SOURCE TEXT:
• • • • •

THE EVOLUTION OF THE DYNAMO.
BY PROFESSOR JOSEPH P. NAYLOR, A.M.
It is difficult to estimate the influence in modifying and shaping the nineteenth century civilization that has resulted from the discovery of the dynamo and the production of heavy currents of electricity. That it has had great influence is evident without question. The arc light for out-of-doors lighting and the incandescent lamp for inside has modified all our previous ideas of illumination. Effects in light are now produced daily that were beyond imagination twenty years since. The trolley and the electromoter have largely solved the problem of rapid transit through our crowded cities. Thus larger business facilities, suburban homes and cheaper living, cleanliness and better sanitary conditions are electrical results.

• • • • •

WORK INSTRUCTIONS:
**a.** Summarize the dynamo passage in two sentences.
**b.** Reproduce the dynamo passage between "It is difficult" and "are electrical results.", inclusive.
Rely solely on the dynamo passage above.

DATA EXCERPTS:
• • • • •

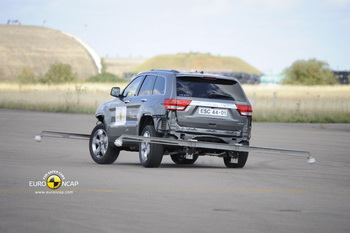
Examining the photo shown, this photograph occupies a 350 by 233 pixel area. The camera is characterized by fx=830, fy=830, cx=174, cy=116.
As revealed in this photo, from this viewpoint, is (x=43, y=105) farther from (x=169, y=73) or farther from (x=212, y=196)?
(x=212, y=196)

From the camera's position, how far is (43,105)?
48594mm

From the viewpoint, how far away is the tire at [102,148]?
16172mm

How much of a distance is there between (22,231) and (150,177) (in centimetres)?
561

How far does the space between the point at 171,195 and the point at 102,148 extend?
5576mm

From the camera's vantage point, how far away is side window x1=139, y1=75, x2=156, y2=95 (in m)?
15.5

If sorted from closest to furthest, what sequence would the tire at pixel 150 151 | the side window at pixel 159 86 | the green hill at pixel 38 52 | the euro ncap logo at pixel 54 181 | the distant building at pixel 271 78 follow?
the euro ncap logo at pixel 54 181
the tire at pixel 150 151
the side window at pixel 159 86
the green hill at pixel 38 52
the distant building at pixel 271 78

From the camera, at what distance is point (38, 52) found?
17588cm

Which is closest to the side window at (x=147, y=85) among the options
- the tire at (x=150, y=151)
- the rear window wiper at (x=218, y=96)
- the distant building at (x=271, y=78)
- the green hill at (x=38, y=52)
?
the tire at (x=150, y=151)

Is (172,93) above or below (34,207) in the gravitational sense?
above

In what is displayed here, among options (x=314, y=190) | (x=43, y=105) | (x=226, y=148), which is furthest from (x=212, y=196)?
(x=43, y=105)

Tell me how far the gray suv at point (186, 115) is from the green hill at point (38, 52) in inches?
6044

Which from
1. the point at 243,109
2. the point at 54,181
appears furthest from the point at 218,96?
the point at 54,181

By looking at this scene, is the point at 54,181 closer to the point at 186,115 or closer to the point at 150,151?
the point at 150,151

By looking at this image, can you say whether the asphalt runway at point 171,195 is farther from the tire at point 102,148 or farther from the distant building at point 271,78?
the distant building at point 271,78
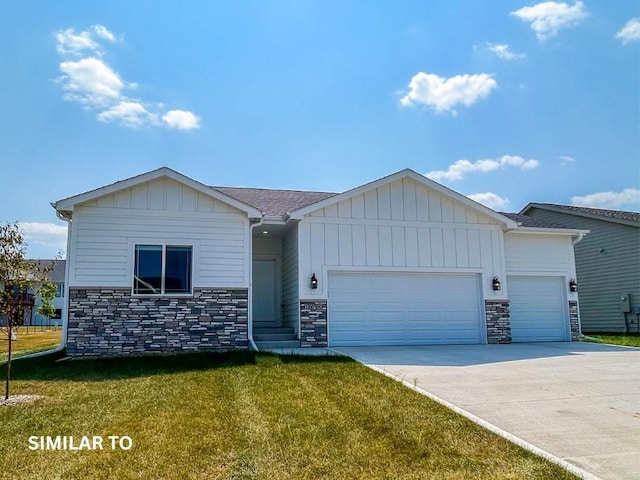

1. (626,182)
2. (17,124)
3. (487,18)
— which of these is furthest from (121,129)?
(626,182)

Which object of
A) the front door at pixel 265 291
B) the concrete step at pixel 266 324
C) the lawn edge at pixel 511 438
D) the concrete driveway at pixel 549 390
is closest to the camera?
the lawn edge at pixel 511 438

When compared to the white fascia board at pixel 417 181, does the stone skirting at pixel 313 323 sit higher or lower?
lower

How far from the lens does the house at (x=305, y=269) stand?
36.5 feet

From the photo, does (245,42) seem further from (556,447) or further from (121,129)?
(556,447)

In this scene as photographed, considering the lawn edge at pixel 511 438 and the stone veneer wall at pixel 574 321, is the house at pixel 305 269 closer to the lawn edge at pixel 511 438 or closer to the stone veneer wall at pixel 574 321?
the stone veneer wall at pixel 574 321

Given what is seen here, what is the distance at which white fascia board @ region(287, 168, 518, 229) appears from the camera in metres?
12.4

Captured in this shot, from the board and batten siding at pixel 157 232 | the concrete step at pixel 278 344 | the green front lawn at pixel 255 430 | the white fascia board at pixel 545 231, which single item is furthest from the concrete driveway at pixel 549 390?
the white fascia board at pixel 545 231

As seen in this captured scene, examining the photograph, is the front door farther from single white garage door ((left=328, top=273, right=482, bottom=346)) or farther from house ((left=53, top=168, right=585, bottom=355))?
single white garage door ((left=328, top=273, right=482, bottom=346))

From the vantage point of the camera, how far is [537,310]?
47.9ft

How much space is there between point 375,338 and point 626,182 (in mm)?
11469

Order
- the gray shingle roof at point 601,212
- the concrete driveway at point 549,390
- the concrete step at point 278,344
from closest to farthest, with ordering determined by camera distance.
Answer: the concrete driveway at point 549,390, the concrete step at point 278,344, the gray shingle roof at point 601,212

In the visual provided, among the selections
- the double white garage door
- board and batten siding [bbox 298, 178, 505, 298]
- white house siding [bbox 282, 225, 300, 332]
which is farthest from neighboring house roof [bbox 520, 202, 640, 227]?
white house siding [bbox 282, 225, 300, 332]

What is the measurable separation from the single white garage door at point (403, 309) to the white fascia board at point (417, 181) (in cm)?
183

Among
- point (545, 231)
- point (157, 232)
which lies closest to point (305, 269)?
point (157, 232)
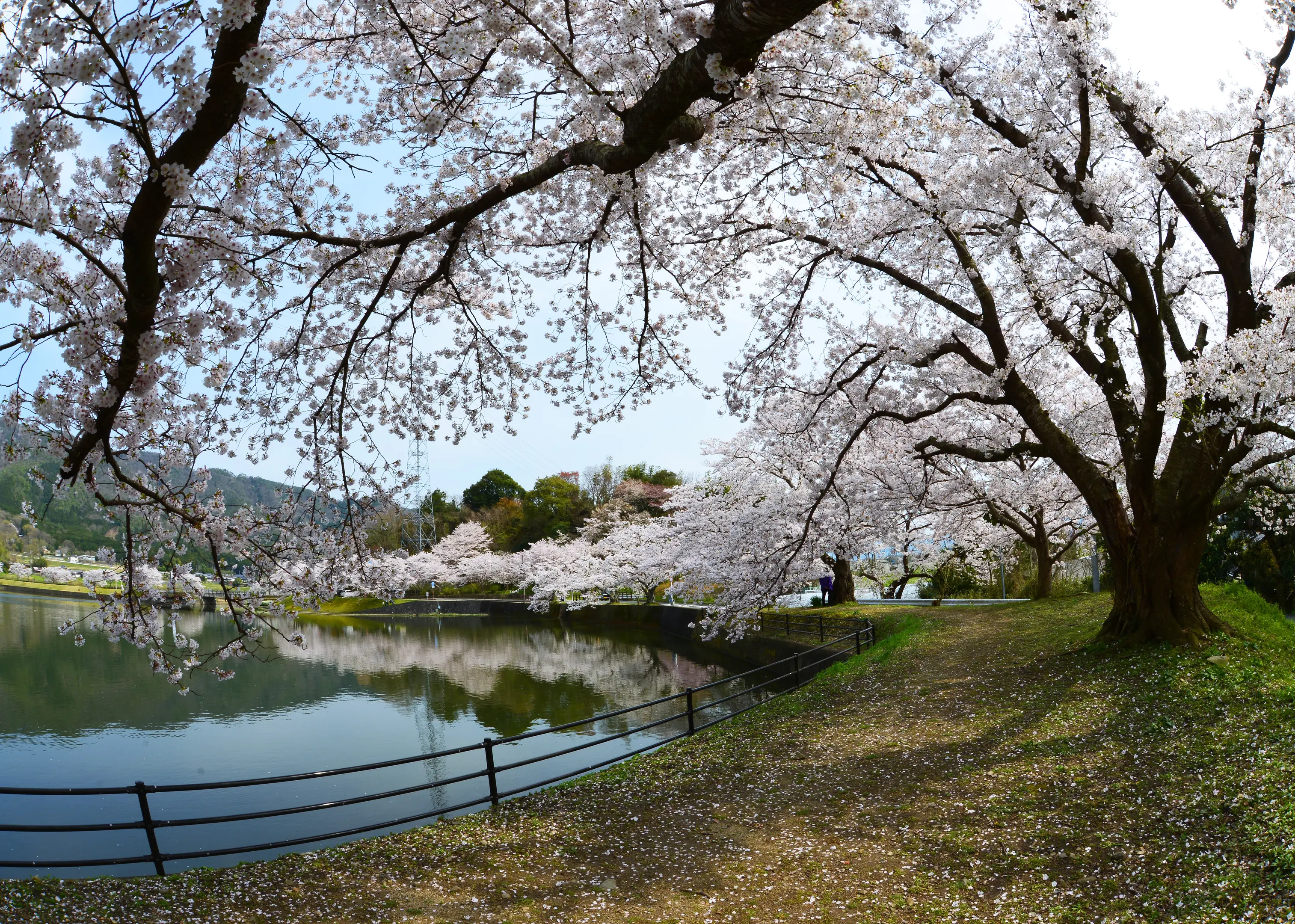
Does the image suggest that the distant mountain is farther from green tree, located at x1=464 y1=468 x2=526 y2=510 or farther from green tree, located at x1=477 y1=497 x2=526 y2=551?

• • • • •

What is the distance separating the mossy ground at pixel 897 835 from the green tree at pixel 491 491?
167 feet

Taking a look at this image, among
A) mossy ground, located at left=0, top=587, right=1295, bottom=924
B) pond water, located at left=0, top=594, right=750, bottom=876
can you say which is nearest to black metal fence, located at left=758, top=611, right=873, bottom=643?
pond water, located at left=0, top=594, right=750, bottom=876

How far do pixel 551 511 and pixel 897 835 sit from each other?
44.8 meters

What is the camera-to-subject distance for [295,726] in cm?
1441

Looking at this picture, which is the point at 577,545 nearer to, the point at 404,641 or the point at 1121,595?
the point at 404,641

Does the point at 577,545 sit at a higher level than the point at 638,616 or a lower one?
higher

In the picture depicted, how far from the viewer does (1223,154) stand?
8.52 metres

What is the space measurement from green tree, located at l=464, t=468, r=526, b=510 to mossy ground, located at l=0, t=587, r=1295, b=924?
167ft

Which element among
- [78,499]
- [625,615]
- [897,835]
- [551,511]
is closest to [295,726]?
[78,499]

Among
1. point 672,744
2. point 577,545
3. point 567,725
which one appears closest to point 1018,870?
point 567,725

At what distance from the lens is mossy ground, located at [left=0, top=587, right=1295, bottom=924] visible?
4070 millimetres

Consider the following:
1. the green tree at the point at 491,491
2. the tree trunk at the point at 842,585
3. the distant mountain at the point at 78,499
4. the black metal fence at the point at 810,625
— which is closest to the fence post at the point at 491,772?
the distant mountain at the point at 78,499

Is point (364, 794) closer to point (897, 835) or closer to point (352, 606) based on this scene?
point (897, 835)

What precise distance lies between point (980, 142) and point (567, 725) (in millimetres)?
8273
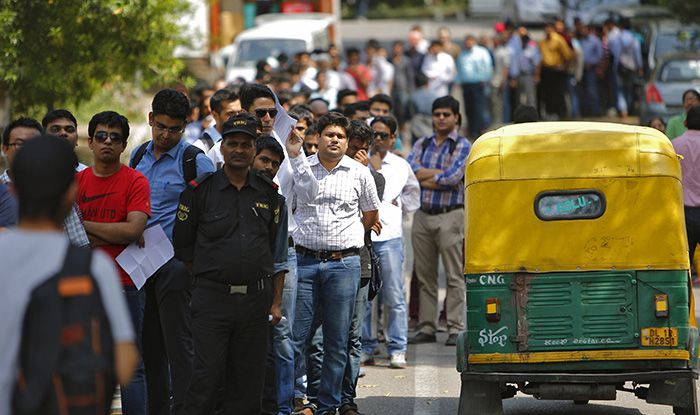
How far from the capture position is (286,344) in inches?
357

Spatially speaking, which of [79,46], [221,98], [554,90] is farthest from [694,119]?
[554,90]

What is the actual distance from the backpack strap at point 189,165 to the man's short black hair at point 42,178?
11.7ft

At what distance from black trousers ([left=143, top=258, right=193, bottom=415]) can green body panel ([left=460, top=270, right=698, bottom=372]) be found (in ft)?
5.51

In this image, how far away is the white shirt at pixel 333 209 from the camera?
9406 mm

• • • • •

SOLUTIONS PER TASK:
**a.** The discovery of the dynamo and the production of heavy currents of electricity have had an influence on nineteenth-century civilization that is difficult to estimate but clearly great. Arc and incandescent lighting have changed prior ideas of illumination, and the trolley has largely solved rapid transit through crowded cities, bringing larger business facilities, suburban homes, cheaper living, cleanliness, and better sanitary conditions.

**b.**
It is difficult to estimate the influence in modifying and shaping the nineteenth century civilization that has resulted from the discovery of the dynamo and the production of heavy currents of electricity. That it has had great influence is evident without question. The arc light for out-of-doors lighting and the incandescent lamp for inside has modified all our previous ideas of illumination. Effects in light are now produced daily that were beyond imagination twenty years since. The trolley and the electromoter have largely solved the problem of rapid transit through our crowded cities. Thus larger business facilities, suburban homes and cheaper living, cleanliness and better sanitary conditions are electrical results.